La dínamo de las lámparas de bolsillo estaba dentro de un recipiente impermeable, por lo cual continuó iluminando con una luz pálida el caudal de agua mugidora, oleosa, espumeante, que continuaba manando en la bodega.

El buque se hundía… Sus calderas estallaban con sordas explosiones. El agua originó un «maeltrom» en la bodega, derribando hombres y bultos.

Su presión aumentaba a medida que descendía el «Malay Queen» hasta el fondo del océano. Mas, una vez rebasados los siete pies de profundidad, ya no es peligrosa.

Al cabo se detuvo en el fondo del agua el «Malay Queen», con ligera sacudida realmente sorprendente.

Los cuatro hombres se reunieron, localizándose mediante las luces de sus lámparas.

Doc tenía preparados cuatro paquetes: uno para cada uno de sus hombres.

Gracias a las capuchas impermeables que llevaban, no era necesario mantener constantemente entre los labios el trozo de goma que les proveía de aire y uniendo sus cabezas podían, asimismo, conversar.

—Que cada uno de vosotros cargue con un paquete —les recomendó Doc—. Dejaremos el buque por el agujero que abrió la dinamita… siempre que el buque no descanse de modo que le haya cerrado la arena.

EL agujero estaba abierto y los cuatro amigos lo atravesaron, cuidando de que no desgarraran sus capuchas los bordes desiguales del desgarrado casco del buque.

Las aguas aparecían teñidas de color chocolate a causa del fango levantado por la inmersión del «Malay Queen», y los cuatro hombres se cogieron de la mano para no extraviarse.

Con Doc a la cabeza se alejaron del predestinado transatlántico, agitando el fango blandamente. Para avanzar se veían obligados a doblar la cintura como para resistir los embates del huracán.

De color chocolate transformose el agua, poco a poco, en un tono rojizo y finalmente adquirió el verde natural.

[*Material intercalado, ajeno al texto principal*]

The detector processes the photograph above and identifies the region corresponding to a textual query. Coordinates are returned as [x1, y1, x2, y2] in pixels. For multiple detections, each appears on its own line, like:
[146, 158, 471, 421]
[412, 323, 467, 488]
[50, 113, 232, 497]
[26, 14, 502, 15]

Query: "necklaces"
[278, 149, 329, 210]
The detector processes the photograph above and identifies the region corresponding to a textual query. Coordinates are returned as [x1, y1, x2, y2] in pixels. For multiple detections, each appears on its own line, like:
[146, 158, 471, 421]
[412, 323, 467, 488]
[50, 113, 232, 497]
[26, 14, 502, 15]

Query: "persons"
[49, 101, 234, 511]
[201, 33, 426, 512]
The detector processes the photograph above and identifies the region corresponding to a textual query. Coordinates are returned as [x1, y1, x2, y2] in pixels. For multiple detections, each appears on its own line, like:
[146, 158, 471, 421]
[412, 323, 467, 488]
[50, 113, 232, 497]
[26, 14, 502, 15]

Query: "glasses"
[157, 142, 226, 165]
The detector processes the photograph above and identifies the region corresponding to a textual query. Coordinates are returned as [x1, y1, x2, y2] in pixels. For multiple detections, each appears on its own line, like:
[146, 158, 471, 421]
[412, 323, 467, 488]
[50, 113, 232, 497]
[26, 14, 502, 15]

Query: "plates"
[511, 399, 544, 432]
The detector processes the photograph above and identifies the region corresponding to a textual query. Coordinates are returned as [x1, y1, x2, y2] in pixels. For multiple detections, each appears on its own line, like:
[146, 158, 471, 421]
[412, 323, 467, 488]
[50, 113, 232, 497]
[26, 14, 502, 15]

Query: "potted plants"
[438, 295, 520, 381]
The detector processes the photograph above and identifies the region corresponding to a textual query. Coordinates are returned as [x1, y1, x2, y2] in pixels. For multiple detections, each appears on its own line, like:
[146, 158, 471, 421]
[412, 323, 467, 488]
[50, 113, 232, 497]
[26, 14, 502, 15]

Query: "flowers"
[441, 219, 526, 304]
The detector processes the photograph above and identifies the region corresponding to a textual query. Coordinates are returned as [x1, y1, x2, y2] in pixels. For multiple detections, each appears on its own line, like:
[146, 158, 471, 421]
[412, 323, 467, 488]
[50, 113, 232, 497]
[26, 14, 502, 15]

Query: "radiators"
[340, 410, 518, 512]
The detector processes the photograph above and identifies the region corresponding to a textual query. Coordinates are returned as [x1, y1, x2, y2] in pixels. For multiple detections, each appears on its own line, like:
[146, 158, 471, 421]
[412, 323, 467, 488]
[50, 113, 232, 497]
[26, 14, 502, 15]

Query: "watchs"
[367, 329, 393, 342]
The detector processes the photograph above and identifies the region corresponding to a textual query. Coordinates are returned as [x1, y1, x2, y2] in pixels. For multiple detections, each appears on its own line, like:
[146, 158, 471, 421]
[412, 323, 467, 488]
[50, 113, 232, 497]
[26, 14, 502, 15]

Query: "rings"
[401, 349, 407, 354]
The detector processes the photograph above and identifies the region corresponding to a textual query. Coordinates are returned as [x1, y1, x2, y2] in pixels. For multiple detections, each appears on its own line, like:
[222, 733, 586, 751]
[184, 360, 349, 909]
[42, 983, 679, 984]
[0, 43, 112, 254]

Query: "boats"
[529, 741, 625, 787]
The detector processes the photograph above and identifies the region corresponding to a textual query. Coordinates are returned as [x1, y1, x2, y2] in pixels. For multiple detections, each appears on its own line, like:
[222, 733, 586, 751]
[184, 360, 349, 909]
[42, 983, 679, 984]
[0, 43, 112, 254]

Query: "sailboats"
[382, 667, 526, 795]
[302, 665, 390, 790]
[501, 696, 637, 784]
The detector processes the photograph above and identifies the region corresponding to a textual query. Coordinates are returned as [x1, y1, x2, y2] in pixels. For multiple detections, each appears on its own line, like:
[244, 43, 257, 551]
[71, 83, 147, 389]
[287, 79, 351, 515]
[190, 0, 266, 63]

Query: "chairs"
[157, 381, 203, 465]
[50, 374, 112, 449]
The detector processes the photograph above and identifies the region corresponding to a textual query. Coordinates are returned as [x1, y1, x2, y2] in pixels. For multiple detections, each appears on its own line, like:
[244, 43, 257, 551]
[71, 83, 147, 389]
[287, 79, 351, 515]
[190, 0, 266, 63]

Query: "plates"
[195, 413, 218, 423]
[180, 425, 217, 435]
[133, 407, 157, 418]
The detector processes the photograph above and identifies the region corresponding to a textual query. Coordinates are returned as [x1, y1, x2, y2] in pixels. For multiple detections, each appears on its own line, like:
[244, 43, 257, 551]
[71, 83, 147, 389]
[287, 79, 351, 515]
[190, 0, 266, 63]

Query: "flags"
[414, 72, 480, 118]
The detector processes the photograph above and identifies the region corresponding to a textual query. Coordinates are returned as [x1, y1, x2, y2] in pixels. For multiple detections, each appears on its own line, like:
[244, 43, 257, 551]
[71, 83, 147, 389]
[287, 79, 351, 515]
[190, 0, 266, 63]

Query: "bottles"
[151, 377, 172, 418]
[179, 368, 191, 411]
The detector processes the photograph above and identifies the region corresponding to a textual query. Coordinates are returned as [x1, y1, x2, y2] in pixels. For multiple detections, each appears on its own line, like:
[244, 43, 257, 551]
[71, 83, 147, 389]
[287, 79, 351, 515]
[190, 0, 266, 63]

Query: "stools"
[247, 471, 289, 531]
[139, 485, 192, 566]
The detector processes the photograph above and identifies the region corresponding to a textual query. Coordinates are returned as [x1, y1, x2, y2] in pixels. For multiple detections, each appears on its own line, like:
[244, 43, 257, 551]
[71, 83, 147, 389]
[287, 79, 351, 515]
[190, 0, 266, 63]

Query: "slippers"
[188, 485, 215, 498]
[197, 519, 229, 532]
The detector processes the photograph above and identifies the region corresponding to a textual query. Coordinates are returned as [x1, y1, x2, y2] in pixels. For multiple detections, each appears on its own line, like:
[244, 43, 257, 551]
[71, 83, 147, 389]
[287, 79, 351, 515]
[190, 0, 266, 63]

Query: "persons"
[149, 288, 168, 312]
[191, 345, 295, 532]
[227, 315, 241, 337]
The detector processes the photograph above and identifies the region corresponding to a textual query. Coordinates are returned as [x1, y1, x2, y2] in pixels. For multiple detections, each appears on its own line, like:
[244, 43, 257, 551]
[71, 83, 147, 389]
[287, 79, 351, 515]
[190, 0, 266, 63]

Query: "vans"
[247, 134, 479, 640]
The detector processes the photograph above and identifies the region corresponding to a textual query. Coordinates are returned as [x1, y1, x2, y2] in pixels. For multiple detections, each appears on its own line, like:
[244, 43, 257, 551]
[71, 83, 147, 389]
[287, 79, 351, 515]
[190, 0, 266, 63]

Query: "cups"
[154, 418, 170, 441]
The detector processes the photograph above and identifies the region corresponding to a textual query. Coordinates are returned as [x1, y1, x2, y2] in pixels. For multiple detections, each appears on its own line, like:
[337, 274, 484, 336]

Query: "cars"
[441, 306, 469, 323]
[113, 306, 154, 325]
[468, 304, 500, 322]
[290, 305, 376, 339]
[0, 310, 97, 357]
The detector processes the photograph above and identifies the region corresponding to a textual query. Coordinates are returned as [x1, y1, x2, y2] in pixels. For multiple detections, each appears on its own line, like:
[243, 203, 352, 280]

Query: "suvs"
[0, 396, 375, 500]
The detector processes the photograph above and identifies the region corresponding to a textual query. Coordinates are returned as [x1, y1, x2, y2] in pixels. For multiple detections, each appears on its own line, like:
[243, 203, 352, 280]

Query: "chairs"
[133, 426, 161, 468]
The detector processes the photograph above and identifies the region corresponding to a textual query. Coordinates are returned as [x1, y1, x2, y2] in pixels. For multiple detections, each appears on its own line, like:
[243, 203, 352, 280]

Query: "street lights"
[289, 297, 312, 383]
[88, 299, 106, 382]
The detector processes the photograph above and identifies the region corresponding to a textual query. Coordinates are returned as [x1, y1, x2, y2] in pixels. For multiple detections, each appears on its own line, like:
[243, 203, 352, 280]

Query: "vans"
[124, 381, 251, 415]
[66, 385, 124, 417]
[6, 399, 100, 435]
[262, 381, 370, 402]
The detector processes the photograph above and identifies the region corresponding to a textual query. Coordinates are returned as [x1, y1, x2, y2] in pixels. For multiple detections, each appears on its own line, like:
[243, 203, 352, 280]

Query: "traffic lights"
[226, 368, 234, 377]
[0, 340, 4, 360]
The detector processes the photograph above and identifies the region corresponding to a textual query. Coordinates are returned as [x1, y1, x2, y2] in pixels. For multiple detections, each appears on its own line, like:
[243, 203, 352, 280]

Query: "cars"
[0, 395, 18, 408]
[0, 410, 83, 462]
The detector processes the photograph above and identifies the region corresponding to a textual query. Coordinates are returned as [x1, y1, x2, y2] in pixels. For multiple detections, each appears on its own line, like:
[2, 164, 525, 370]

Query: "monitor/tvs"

Cuando estuvo limpia de fango, detuvo Doc la procesión y uniendo estrechamente las cabezas, se celebró un conciliábulo.

—Aguardad aquí —les ordenó Doc—. Si al cabo de quince minutos no estuviera de vuelta, dirigíos a la playa.

—¿Y cómo sabremos dónde se halla? —preguntó Ham.

Doc sacó del bolsillo un pequeño compás impermeable que entregó al abogado.

—Suponiendo que los piratas hundieran el buque en la bahía de Manila, esta ciudad debe hallarse en dirección este. Nadad en dicha dirección.

Doc abrió una pequeña válvula del aparato que llevaba a la espalda y éste hinchó de aire la parte baja de la capucha, de modo que le prestara ligereza para contrarrestar el peso de las ajorcas de plomo.

Entonces se elevó lentamente en el agua, dejando al fondo el ansioso grupo compuesto por sus tres compañeros.

Al aproximarse a la superficie, abrió una segunda válvula en la capucha, hasta que su peso igualó el del agua que desplazaba.

Entonces nadó cautelosamente hacia la superficie del agua. Si no le engañaban sus conjeturas, los piratas debían estar revólver en mano, en los botes.

Doc deseaba que supieran que estaba vivo.

Esto era de una importancia vital, pues mientras Tom Too conociera que él le amenazaba, no se atrevería a matar a los tres camaradas de su enemigo, que retenía en su poder. ¿O quizá no vivían ya?

Sí, vivían. Doc vio a Monk, a Long Tom y Johnny en cuanto sacó la cabeza fuera del agua.